(Spatial relationship records)
####################
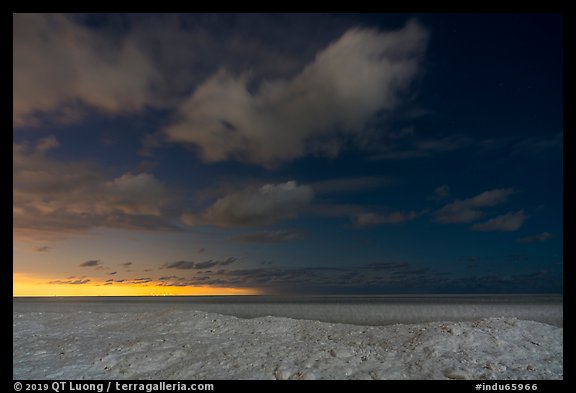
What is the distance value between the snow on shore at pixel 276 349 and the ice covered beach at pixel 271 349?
0.13 feet

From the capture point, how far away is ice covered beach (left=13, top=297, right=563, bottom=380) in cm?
1348

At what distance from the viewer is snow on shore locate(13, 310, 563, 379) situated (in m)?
13.5

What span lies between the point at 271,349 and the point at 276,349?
20 cm

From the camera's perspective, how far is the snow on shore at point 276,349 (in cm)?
1347

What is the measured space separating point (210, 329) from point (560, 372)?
14279mm

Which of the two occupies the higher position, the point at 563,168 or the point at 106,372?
the point at 563,168

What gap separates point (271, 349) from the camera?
1572cm

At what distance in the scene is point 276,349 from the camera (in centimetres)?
1573

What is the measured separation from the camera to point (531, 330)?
18344 millimetres

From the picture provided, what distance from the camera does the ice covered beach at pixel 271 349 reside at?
13.5 meters

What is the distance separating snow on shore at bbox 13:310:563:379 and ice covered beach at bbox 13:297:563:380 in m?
0.04
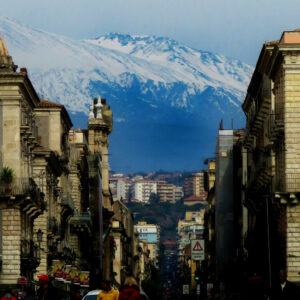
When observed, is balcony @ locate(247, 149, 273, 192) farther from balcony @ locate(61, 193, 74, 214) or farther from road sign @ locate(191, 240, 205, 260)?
balcony @ locate(61, 193, 74, 214)

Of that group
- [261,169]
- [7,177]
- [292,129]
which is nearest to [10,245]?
[7,177]

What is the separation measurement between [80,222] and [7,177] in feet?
130

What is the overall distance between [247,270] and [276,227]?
72.5ft

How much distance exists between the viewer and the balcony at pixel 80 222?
110m

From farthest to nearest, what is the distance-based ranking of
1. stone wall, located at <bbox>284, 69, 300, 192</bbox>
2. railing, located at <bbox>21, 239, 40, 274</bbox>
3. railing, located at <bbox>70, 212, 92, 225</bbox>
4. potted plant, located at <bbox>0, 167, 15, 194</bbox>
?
railing, located at <bbox>70, 212, 92, 225</bbox> < railing, located at <bbox>21, 239, 40, 274</bbox> < potted plant, located at <bbox>0, 167, 15, 194</bbox> < stone wall, located at <bbox>284, 69, 300, 192</bbox>

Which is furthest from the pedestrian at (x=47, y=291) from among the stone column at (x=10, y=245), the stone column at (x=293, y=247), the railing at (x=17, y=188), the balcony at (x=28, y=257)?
the balcony at (x=28, y=257)

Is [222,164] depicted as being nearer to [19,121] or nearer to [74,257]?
[74,257]

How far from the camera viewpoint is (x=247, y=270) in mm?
95312

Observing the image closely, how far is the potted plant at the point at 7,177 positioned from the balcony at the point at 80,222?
124 ft

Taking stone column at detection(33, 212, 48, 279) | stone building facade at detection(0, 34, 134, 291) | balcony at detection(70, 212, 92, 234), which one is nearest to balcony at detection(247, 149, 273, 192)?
stone building facade at detection(0, 34, 134, 291)

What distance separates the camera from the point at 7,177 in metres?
71.1

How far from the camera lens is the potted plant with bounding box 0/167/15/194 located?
7088 centimetres

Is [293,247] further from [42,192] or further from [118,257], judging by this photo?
[118,257]

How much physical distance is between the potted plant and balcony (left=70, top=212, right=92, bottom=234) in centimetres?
3776
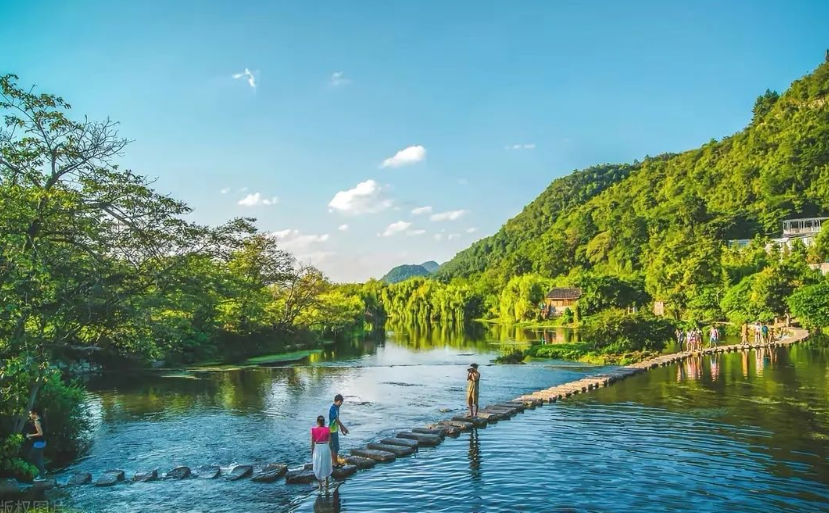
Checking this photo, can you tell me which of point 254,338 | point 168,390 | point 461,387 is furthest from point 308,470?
point 254,338

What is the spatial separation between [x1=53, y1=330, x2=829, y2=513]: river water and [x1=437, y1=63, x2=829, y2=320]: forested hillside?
4024cm

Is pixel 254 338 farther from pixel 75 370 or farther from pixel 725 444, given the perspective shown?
pixel 725 444

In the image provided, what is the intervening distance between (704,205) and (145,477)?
11859 centimetres

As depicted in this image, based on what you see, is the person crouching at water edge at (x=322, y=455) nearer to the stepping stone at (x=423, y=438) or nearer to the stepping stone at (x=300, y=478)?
the stepping stone at (x=300, y=478)

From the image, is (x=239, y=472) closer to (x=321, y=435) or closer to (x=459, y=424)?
(x=321, y=435)

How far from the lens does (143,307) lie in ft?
52.6

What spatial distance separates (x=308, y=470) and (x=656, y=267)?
235 feet

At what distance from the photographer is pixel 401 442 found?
56.3 feet

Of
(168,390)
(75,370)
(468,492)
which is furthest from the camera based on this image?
(75,370)

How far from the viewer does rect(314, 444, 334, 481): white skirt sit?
13.2 metres

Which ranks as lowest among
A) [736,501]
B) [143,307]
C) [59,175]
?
[736,501]

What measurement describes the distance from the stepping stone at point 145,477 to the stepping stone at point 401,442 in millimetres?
6222

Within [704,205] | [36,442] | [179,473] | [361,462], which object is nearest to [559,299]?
[704,205]

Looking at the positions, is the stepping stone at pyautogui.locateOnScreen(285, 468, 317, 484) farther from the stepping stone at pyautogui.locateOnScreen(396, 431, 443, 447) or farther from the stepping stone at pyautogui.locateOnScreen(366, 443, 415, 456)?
the stepping stone at pyautogui.locateOnScreen(396, 431, 443, 447)
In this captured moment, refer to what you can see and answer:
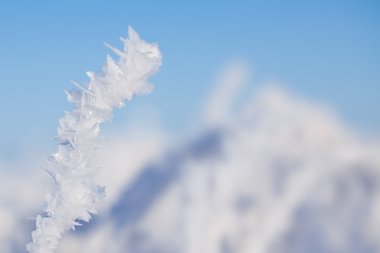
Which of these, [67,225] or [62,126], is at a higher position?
[62,126]

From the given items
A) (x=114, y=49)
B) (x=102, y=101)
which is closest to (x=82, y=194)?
(x=102, y=101)

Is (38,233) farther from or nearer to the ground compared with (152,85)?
nearer to the ground

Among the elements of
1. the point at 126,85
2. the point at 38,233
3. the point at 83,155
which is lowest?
the point at 38,233

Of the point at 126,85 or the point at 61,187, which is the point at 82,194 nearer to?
the point at 61,187

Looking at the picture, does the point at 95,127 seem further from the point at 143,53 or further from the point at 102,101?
the point at 143,53

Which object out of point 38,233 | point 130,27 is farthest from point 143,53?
point 38,233
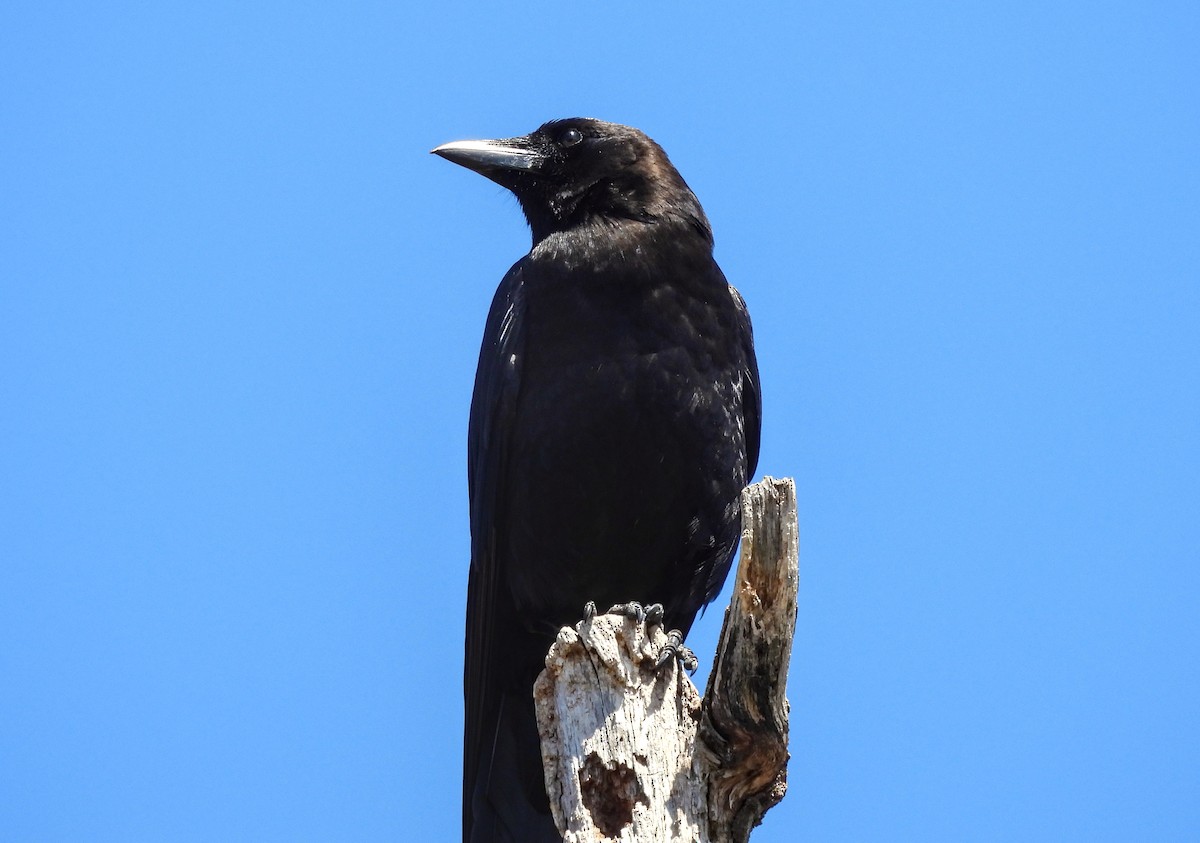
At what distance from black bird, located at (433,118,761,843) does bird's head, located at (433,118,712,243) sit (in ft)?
0.12

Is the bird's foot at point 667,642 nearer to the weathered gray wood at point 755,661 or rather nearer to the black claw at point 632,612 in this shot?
the black claw at point 632,612

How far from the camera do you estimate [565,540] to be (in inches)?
211

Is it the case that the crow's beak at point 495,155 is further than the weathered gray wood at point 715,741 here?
Yes

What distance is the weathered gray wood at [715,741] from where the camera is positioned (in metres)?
3.72

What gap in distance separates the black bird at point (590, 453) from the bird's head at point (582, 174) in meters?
0.04

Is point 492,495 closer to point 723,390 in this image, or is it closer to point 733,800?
point 723,390

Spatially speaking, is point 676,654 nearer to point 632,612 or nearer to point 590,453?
point 632,612

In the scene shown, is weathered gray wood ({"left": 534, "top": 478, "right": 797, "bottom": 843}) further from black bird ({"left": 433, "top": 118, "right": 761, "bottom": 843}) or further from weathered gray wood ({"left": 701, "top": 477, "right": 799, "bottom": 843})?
black bird ({"left": 433, "top": 118, "right": 761, "bottom": 843})

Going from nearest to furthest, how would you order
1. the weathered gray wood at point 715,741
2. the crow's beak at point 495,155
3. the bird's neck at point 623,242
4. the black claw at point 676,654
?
1. the weathered gray wood at point 715,741
2. the black claw at point 676,654
3. the bird's neck at point 623,242
4. the crow's beak at point 495,155

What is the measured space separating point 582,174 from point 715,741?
10.1ft

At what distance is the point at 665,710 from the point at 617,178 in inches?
111

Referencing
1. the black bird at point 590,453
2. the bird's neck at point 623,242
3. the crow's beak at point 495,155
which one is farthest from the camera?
the crow's beak at point 495,155

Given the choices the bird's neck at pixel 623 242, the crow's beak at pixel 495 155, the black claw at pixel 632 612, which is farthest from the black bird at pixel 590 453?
the black claw at pixel 632 612

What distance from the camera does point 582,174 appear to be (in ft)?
20.1
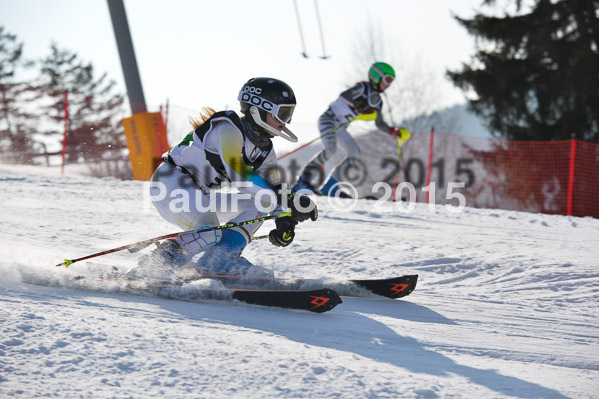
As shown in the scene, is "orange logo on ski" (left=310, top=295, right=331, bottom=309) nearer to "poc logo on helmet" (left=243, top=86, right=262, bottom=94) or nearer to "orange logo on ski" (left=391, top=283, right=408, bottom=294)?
"orange logo on ski" (left=391, top=283, right=408, bottom=294)

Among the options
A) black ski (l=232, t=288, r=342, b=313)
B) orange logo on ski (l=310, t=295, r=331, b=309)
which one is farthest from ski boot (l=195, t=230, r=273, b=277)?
orange logo on ski (l=310, t=295, r=331, b=309)

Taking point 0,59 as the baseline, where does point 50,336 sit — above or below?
below

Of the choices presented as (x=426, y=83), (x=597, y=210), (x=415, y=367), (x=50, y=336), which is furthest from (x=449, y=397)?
(x=426, y=83)

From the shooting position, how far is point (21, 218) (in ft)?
19.3

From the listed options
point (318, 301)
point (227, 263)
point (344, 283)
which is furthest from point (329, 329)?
point (227, 263)

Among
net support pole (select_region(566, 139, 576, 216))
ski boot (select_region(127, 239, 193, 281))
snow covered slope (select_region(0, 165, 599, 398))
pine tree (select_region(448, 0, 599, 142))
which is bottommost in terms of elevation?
snow covered slope (select_region(0, 165, 599, 398))

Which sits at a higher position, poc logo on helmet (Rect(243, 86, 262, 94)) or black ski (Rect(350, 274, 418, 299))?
poc logo on helmet (Rect(243, 86, 262, 94))

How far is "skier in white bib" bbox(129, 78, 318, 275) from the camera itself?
3637 millimetres

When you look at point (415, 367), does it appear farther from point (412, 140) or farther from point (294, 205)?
point (412, 140)

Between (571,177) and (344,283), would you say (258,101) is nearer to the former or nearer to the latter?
(344,283)

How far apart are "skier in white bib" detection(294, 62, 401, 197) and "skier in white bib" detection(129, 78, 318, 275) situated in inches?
168

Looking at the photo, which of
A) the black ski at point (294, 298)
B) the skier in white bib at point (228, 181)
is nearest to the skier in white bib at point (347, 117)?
the skier in white bib at point (228, 181)

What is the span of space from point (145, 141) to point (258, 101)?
8.86 meters

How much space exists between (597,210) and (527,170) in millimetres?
3248
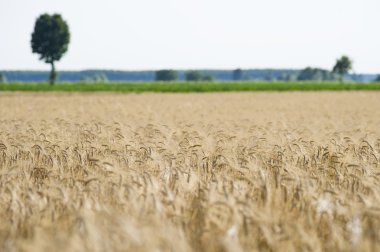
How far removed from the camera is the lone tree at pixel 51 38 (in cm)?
9194

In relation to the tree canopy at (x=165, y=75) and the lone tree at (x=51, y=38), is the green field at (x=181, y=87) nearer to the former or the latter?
the lone tree at (x=51, y=38)

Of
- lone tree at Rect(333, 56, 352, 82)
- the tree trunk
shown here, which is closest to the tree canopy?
lone tree at Rect(333, 56, 352, 82)

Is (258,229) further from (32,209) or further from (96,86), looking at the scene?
(96,86)

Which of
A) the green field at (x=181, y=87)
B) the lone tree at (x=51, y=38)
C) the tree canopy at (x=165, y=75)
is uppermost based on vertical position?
the lone tree at (x=51, y=38)

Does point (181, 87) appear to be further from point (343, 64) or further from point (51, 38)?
point (343, 64)

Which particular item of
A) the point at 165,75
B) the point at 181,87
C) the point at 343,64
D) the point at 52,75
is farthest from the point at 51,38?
the point at 165,75

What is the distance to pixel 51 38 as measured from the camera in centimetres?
9225

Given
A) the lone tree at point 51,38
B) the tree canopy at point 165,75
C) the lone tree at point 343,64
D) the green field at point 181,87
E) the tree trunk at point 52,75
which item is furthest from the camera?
the tree canopy at point 165,75

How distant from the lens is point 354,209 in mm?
4117

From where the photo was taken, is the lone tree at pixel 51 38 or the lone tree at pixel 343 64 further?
the lone tree at pixel 343 64

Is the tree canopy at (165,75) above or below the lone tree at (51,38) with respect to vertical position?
below

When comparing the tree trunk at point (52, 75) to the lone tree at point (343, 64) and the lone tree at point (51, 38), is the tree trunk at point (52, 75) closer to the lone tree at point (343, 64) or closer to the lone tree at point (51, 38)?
the lone tree at point (51, 38)

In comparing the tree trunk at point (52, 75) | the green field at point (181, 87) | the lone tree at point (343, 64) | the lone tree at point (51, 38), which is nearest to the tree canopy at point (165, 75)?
the lone tree at point (343, 64)

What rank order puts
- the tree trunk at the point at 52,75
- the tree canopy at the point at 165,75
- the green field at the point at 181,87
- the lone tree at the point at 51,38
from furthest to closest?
1. the tree canopy at the point at 165,75
2. the lone tree at the point at 51,38
3. the tree trunk at the point at 52,75
4. the green field at the point at 181,87
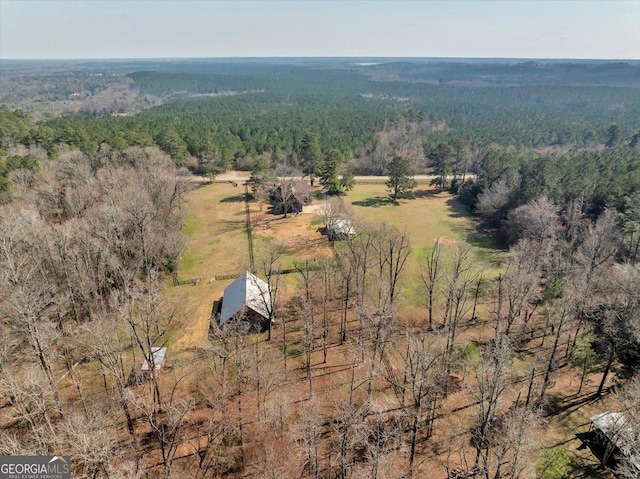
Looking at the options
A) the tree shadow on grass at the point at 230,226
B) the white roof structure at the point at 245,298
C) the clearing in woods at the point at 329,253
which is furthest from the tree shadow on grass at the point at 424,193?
the white roof structure at the point at 245,298

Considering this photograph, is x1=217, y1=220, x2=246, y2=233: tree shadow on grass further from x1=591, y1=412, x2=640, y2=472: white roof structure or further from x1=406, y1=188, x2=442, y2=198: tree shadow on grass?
x1=591, y1=412, x2=640, y2=472: white roof structure

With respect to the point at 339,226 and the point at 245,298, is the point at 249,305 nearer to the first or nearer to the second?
the point at 245,298

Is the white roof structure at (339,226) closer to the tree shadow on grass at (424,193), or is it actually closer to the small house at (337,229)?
the small house at (337,229)

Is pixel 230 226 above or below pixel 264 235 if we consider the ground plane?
above

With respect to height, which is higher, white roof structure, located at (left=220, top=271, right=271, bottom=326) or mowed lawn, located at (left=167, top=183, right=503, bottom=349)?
white roof structure, located at (left=220, top=271, right=271, bottom=326)

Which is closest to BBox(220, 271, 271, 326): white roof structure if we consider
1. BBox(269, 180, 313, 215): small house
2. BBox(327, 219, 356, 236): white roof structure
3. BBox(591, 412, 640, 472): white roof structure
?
BBox(327, 219, 356, 236): white roof structure

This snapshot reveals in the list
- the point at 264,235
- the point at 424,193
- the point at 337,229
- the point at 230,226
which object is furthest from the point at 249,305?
the point at 424,193

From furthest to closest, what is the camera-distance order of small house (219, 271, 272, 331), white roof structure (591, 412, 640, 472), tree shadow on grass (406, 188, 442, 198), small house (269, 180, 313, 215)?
tree shadow on grass (406, 188, 442, 198), small house (269, 180, 313, 215), small house (219, 271, 272, 331), white roof structure (591, 412, 640, 472)
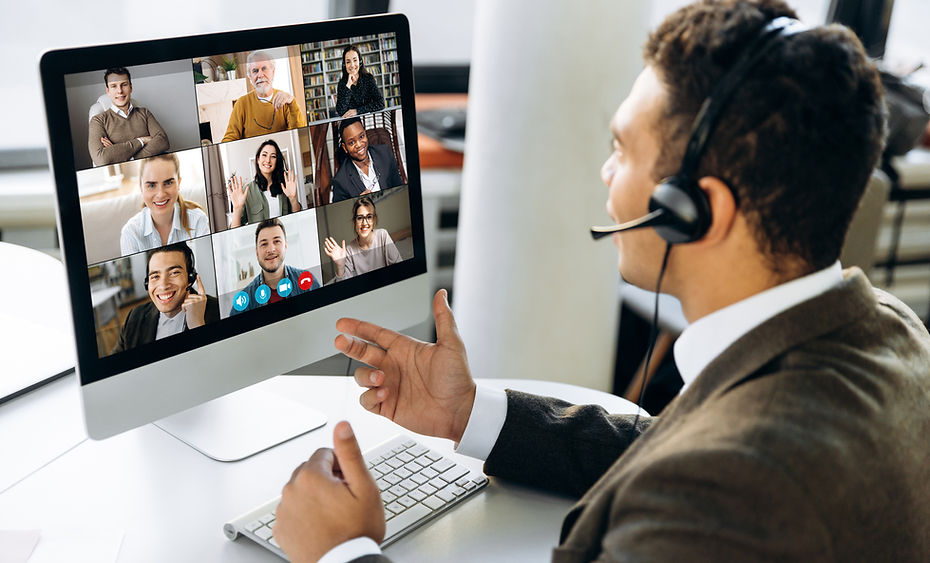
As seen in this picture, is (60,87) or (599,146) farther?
(599,146)

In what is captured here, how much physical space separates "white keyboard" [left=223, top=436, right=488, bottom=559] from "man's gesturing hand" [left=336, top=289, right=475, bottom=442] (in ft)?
0.12

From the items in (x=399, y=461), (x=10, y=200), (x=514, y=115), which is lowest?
(x=399, y=461)

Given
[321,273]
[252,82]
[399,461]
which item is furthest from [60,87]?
[399,461]

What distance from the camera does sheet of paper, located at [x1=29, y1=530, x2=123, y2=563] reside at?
88cm

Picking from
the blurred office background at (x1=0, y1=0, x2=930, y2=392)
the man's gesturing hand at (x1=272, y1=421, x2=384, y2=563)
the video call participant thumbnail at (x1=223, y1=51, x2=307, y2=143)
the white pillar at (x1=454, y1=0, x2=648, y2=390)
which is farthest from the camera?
the blurred office background at (x1=0, y1=0, x2=930, y2=392)

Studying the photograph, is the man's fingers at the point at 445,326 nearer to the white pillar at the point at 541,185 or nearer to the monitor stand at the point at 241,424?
the monitor stand at the point at 241,424

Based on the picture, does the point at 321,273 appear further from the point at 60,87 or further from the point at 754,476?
the point at 754,476

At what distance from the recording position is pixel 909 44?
11.1 feet

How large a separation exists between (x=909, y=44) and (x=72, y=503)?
3438 mm

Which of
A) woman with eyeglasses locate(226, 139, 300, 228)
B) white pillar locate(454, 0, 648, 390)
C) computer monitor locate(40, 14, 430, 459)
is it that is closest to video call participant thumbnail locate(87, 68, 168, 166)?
computer monitor locate(40, 14, 430, 459)

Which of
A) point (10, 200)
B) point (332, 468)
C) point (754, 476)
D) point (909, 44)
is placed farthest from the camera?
point (909, 44)

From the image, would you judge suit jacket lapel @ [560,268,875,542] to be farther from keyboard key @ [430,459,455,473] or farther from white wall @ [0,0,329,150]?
white wall @ [0,0,329,150]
####################
**Aim of the exercise:** Starting at the line containing "From the camera's" and stopping after the line containing "18344 millimetres", rewrite that stretch of the records with "measured space" changed to "measured distance" and everything else left as it is.

**Result:**
From the camera's perspective, how far is the snow on shore at point 276,349 (in cm)?
1347

What is the measured distance separating point (210, 329) from point (560, 372)?
14279mm

Which of the two occupies the higher position, the point at 563,168 or the point at 106,372?
the point at 563,168

What gap separates point (271, 349) from the camera?
1572cm

At what distance in the scene is point 276,349 from the camera (in centimetres)?
1573

What is the measured separation from the camera to point (531, 330)?
18344 millimetres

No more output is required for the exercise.